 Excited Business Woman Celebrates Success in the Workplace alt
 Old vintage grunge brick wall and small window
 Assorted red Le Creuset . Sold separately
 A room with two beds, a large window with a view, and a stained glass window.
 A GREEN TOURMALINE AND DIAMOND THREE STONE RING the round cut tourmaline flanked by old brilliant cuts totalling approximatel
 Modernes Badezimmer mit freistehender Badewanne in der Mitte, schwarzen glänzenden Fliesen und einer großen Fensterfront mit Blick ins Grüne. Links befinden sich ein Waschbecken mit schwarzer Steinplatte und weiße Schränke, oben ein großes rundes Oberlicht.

...

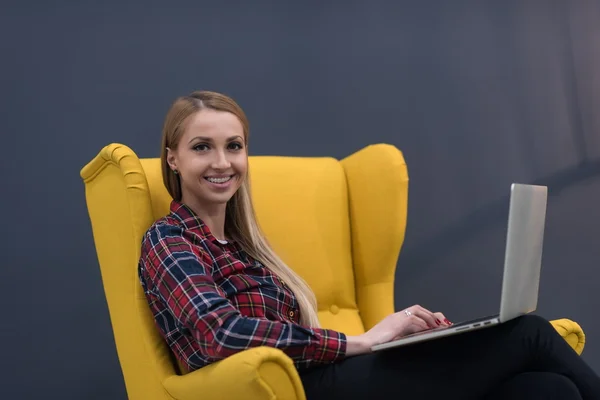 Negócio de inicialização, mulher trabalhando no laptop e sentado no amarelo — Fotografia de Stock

What you have to do - Please rewrite the data as a numbered list, from the line with "Excited Business Woman" up to and including the line with "Modernes Badezimmer mit". Leave out any blank lines.

Answer section -
1.  Excited Business Woman Celebrates Success in the Workplace alt
2.  Old vintage grunge brick wall and small window
3.  Assorted red Le Creuset . Sold separately
4.  A room with two beds, a large window with a view, and a stained glass window.
5.  A GREEN TOURMALINE AND DIAMOND THREE STONE RING the round cut tourmaline flanked by old brilliant cuts totalling approximatel
6.  Modernes Badezimmer mit freistehender Badewanne in der Mitte, schwarzen glänzenden Fliesen und einer großen Fensterfront mit Blick ins Grüne. Links befinden sich ein Waschbecken mit schwarzer Steinplatte und weiße Schränke, oben ein großes rundes Oberlicht.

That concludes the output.